Electrical Resistivities and Temperature Coefficients of Lead, Tin, Zinc and Bismuth in the Solid and Liquid States

Abstract

A method of measuring the resistance-temperature coefficients of low melting point metals in the solid and liquid states is described. Previous difficulties in the way of making such measurements have been largely eliminated by employing oxide films as containers for the molten metals. The resistivity-temperature curves are shown for the metals (Pb, Sn, Zn, Bi), and the resistance-temperature coefficients are given for 20° intervals throughout the range 20° to 460°C. The temperature coefficients of resistance of zinc above the melting point are found to be positive instead of negative as reported by Northrup and Suydam. Variations in the resistivity values indicate that there are allotropic transformations in zinc slightly above 180°C and at about 340°C. The coefficients of the metals investigated are all positive except those for nonannealed bismuth in the regions 160° to 180°C and 225° to 275°C and those for annealed bismuth in the latter region. The high resistivity values of nonannealed bismuth below 160°C are attributed to three possible factors, (a) lack of random orientation of the crystals, (b) cracks and imperfections in the crystal lattice, and (c) amorphous solid bismuth which may be formed between cleavage faces and in reentrant angles.

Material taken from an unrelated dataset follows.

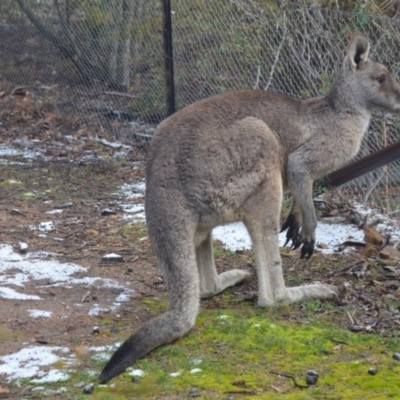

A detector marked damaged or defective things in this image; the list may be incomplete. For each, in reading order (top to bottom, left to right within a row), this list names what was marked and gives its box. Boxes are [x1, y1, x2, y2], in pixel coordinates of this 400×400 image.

rusty metal bar [318, 140, 400, 188]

The origin of these factors is accounted for by a crystalline transformation, in the region 160° to 180°C, which gives rise to them only when the metal is cooled rapidly. When nonannealed bismuth passes through this region from the lower to the higher temperature the negative coefficients are then to be expected. In the range 225° to 275°C the negative coefficients of bismuth are due to a molecular derangement of the metal as it approaches the melting point and passes from the solid to the liquid state.